I’ve been thinking a lot about boyhood and whether I was ever really a girl at all. Driving on the highway at night, my girlfriend tells me that girlhood is still trending. I laugh. What does that even mean? Aesthetically, she explains, girlhood core is in. Think ballet flats and ribbons and cutesy shit, very demure. A quick Google search tells me that ‘girl math’ and ‘girl dinner’ mean you can spend money on whatever you want and you really don’t eat much. NPR named 2023 “The Year of The Girl” (sounds like a new Chinese zodiac sign), and, the girlhood zeitgeist is still alive and well online almost a year later.
It makes sense.
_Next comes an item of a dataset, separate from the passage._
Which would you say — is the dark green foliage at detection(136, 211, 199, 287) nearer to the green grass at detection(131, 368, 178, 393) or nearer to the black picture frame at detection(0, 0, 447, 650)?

Faced with the terrifying reality of what being a woman in this day and age means, who wouldn’t want to go back to a simpler time when things were more carefree? But as a boy who had a girlhood that was kind of a boyhood until it most definitely wasn’t, I’ve got mixed feelings about the nostalgia-dipped #girlhood movement. I can’t be the only one.
Nostalgia requires a selective memory to be effective. What type of girlhood do we remember? What does girlhood have to do with being a woman? Can we want to be a teenager again without regressing or romanticizing? Why do trans mascs want to be boys but are terrified of becoming men? Aren’t all boys terrified of becoming men? Where does the fantasy of gender end and the violence of it begin?